I can generate sample points easy enough, by the following:

fTorusProjector[xCentre_, yCentre_, θ_,
     d_] := {xCentre + d Sin[θ], yCentre + d Cos[θ]}

fTorusRand[r_, σ_] := 
     Module[{θ = RandomReal[{0, 2 Pi}], 
   d = RandomVariate[NormalDistribution[0, σ], {1}][[1]]}, 
   fTorusProjector[r Sin[θ], r Cos[θ], θ, d]]

ListPlot[Table[fTorusRand[5, 0.5], {i, 1, 10000}]]

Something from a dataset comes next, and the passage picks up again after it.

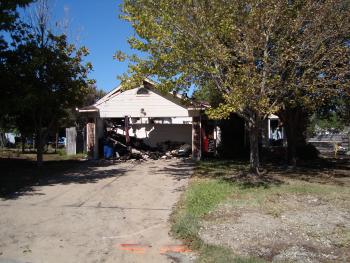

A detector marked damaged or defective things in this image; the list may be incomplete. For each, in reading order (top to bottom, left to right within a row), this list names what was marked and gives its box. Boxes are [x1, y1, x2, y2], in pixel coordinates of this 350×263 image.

fire-damaged house [78, 78, 220, 161]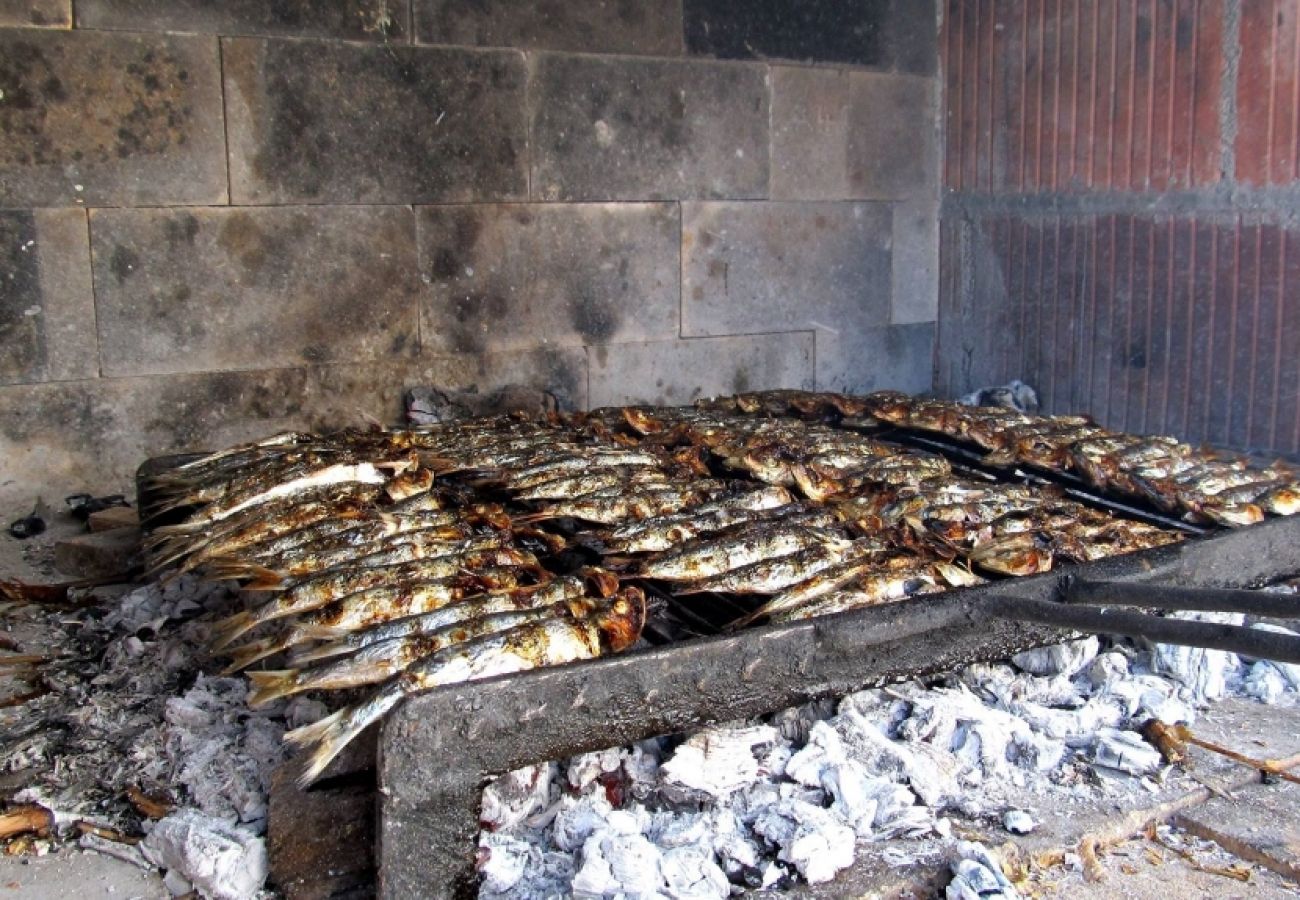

Which results in a plot similar to the one below: enter image description here

My question is, is there a way to derive an analytic form for the PDF of this distribution? I can't help thinking that there's probably a way I'm missing, but am not sure how to proceed here.

Even an approximate PDF / one that mimics the above behaviour would suffice.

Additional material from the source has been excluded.